Common Reasons For Removal
- The content of the page becomes outdated, and is removed entirely.
- The website is redesigned, and old information is moved to an entirely new location
- The type of information changes (a pdf becomes a web page)
- Static content becomes dynamic
Coping With The Problem
There are a few basic ways to cope with out of date URLs. You can display a custom 404 error, perhaps with a search box to allow the user to more easily find the page he was looking for. You can redirect the user back to the root of your website, and hope they can find their way from there. Ideally, you can configure your web-server to redirect all requests from the old URL to the new URL. Unfortunately, the latter process can become quite unwieldy, and is often just ignored, especially on larger websites and over long time periods.
The best solution is to plan ahead when first launching your website. With proper planning, you can configure your website’s URL structure to cope with changes in underlying design and technology without changing the basic URL structure.
If a piece of content is going to be advertised or linked to, its URL should be a folder.
example.com/resume is far preferable to
If your website is highly dynamic, generating content on the fly, then your URL structure is even more critical.
example.com/home.php?page=intro&lang=en&spash=yes is confusing, and painful to type by hand.

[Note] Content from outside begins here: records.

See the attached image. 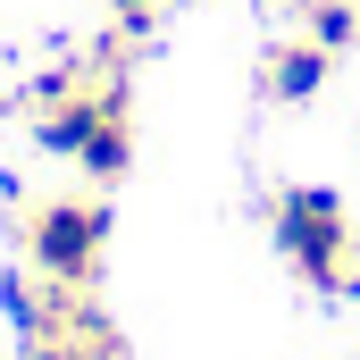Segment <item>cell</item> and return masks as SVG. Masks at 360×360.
Here are the masks:
<instances>
[{
  "label": "cell",
  "mask_w": 360,
  "mask_h": 360,
  "mask_svg": "<svg viewBox=\"0 0 360 360\" xmlns=\"http://www.w3.org/2000/svg\"><path fill=\"white\" fill-rule=\"evenodd\" d=\"M276 252L293 260V276H302V285L344 293V285H352V269H360L344 193H327V184H285V193H276Z\"/></svg>",
  "instance_id": "2"
},
{
  "label": "cell",
  "mask_w": 360,
  "mask_h": 360,
  "mask_svg": "<svg viewBox=\"0 0 360 360\" xmlns=\"http://www.w3.org/2000/svg\"><path fill=\"white\" fill-rule=\"evenodd\" d=\"M109 252V210L92 193H51L25 210V269L51 285H92Z\"/></svg>",
  "instance_id": "3"
},
{
  "label": "cell",
  "mask_w": 360,
  "mask_h": 360,
  "mask_svg": "<svg viewBox=\"0 0 360 360\" xmlns=\"http://www.w3.org/2000/svg\"><path fill=\"white\" fill-rule=\"evenodd\" d=\"M302 34L310 42H327L335 59L352 51V34H360V0H302Z\"/></svg>",
  "instance_id": "5"
},
{
  "label": "cell",
  "mask_w": 360,
  "mask_h": 360,
  "mask_svg": "<svg viewBox=\"0 0 360 360\" xmlns=\"http://www.w3.org/2000/svg\"><path fill=\"white\" fill-rule=\"evenodd\" d=\"M34 143L51 160H76L92 184H117L134 160V109H126V76H92L84 92L34 109Z\"/></svg>",
  "instance_id": "1"
},
{
  "label": "cell",
  "mask_w": 360,
  "mask_h": 360,
  "mask_svg": "<svg viewBox=\"0 0 360 360\" xmlns=\"http://www.w3.org/2000/svg\"><path fill=\"white\" fill-rule=\"evenodd\" d=\"M327 76H335V51L302 34V42H276V51H269V68H260V92L293 109V101H310V92L327 84Z\"/></svg>",
  "instance_id": "4"
},
{
  "label": "cell",
  "mask_w": 360,
  "mask_h": 360,
  "mask_svg": "<svg viewBox=\"0 0 360 360\" xmlns=\"http://www.w3.org/2000/svg\"><path fill=\"white\" fill-rule=\"evenodd\" d=\"M160 8H168V0H109V17H117L126 34H151V25H160Z\"/></svg>",
  "instance_id": "7"
},
{
  "label": "cell",
  "mask_w": 360,
  "mask_h": 360,
  "mask_svg": "<svg viewBox=\"0 0 360 360\" xmlns=\"http://www.w3.org/2000/svg\"><path fill=\"white\" fill-rule=\"evenodd\" d=\"M17 360H117V352L76 327H34V335H17Z\"/></svg>",
  "instance_id": "6"
}]
</instances>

example.com/intro is simple and easy to type.
How I Handle It
Everybody seems to have their own opinions on how to set up your blog with permanent links. The main concerns seem to be SEO, which isn’t terribly important to me, but I took it into account. I’ve never had a lot of publicly accessible links on my website, so there weren’t many links to preserve. I did choose to maintain most of the hosted files and private content, as I’d planned for that ages ago.
I settled on this structure:
http://curtistasker.com/blog/%category%/%post_id%/%posttitle%. I wanted the word ‘blog’ in the url somewhere, to indicate at a glance (and to search engines) that this was a blog post. I plan on using a small number of categories with little overlap, so having the category in the URL is reasonable. It provides an additional keyword for search engines, and offers users a bit more information to go along with the post title. Post ID is there mostly to make search engines happy, as quite a few people seemed to think a three or more digit numeric in your URL was beneficial. And finally it closes with the post title.

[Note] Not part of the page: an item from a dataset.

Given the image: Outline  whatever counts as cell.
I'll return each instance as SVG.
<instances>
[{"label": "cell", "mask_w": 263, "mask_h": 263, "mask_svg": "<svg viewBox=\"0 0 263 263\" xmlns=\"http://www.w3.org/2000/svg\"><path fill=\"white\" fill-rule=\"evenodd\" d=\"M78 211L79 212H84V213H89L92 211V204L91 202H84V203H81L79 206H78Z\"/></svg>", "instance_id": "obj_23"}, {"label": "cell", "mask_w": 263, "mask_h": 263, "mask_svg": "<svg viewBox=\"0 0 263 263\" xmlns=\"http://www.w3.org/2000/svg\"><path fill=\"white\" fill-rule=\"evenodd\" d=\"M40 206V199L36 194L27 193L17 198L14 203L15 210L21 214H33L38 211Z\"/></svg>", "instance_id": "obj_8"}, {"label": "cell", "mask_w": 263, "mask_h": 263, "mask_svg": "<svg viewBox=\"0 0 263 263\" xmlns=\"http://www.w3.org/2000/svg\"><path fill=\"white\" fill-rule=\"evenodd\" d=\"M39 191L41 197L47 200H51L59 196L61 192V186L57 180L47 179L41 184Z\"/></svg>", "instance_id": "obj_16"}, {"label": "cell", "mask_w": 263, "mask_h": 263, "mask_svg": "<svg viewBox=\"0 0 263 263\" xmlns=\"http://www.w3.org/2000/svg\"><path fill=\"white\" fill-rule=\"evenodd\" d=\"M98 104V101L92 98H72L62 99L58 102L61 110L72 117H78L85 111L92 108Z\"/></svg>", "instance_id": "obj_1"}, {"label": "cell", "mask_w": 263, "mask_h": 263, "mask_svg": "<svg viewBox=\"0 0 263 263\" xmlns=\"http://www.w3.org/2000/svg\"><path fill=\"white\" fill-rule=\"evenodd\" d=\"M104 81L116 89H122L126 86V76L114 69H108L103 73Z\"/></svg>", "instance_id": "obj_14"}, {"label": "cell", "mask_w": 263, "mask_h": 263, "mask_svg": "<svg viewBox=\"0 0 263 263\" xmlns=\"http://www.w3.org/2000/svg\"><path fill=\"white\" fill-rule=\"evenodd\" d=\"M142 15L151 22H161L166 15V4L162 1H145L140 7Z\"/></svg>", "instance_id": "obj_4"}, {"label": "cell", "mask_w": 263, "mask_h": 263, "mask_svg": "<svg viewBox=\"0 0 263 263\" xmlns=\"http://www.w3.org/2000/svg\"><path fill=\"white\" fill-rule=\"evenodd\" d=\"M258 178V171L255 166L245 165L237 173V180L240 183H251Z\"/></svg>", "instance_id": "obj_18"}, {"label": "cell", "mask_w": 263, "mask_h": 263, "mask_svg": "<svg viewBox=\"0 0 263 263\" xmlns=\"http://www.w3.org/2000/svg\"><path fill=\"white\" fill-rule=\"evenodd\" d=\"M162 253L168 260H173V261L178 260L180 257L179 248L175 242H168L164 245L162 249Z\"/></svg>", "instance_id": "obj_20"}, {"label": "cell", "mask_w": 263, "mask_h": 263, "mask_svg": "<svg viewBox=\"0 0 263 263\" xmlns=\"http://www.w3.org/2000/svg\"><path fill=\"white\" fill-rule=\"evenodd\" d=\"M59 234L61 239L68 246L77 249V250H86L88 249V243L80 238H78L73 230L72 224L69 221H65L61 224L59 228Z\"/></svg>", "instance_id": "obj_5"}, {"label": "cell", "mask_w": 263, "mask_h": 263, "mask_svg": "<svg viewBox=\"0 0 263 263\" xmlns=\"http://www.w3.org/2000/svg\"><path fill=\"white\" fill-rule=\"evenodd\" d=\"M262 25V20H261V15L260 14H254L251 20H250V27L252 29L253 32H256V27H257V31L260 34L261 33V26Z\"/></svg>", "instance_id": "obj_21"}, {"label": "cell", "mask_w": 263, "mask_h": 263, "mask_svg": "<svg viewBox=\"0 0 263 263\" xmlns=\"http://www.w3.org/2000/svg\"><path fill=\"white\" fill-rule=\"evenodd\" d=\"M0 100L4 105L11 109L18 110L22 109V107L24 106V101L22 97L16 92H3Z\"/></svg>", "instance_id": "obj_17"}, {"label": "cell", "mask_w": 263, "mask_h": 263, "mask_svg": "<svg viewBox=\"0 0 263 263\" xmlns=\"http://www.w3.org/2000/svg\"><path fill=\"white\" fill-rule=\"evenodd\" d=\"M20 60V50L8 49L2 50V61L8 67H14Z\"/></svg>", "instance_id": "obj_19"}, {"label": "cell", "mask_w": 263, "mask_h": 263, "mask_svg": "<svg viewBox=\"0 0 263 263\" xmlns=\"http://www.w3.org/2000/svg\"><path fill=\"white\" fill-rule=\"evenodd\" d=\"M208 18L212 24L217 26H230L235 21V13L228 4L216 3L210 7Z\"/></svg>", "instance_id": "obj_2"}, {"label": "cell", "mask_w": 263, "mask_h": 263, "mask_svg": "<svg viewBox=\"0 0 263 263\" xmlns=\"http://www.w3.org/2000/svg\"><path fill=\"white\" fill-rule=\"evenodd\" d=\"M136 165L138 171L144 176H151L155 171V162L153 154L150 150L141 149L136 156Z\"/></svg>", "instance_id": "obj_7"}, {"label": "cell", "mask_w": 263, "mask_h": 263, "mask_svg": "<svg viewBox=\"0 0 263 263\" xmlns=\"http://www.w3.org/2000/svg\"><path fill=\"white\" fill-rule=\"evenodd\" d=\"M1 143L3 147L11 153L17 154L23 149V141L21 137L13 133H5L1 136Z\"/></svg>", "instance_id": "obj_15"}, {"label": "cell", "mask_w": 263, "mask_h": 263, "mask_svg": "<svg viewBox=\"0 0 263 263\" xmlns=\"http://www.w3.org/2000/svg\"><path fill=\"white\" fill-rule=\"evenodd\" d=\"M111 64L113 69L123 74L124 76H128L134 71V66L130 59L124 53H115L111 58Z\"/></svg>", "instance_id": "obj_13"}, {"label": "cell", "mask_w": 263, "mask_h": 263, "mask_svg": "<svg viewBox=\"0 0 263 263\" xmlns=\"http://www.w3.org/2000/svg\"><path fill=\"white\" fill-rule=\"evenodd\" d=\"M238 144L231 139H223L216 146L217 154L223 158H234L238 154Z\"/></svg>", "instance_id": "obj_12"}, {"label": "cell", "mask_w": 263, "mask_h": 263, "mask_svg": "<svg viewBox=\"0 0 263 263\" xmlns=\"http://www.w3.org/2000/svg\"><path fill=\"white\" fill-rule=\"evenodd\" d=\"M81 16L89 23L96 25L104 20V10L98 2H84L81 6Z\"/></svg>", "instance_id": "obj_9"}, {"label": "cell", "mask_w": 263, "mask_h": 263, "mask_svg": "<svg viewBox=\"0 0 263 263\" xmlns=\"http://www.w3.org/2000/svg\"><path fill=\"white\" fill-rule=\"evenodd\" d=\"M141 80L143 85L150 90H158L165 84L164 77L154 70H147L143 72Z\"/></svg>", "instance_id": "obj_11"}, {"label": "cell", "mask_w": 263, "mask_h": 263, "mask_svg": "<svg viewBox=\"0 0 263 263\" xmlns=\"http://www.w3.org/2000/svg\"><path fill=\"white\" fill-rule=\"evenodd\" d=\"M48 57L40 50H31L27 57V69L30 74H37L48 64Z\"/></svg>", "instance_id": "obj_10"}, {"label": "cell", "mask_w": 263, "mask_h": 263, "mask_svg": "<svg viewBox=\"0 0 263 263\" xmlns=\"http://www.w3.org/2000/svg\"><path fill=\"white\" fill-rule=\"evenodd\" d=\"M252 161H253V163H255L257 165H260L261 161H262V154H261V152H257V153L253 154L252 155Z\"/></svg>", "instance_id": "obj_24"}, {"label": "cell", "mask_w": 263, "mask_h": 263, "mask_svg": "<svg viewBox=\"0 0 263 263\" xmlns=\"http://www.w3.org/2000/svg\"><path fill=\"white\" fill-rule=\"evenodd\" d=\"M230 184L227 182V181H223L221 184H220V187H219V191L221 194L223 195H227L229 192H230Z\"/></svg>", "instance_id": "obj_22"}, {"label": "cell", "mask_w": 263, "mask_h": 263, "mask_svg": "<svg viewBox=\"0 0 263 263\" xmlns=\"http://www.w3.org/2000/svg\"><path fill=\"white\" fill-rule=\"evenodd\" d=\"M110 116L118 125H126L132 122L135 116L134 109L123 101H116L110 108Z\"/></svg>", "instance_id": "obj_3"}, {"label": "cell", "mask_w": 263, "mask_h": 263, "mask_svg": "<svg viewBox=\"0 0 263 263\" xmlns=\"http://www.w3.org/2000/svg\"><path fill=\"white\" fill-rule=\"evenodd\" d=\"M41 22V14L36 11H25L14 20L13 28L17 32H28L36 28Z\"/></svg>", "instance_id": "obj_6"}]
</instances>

Tweaking WordPress to handle this structure wasn’t terribly bad, though its since gotten easier. I’ve been able to get rid of a custom plugin I wrote to handle category links, as newer versions of WordPress can handle what I want by default. I also use a lot URL Rewriting to help prevent duplicate links, by forcing
example.com/files/file1 to all redirect to the same URL. I also discourage duplicate indexing of content (category and tag pages with summaries).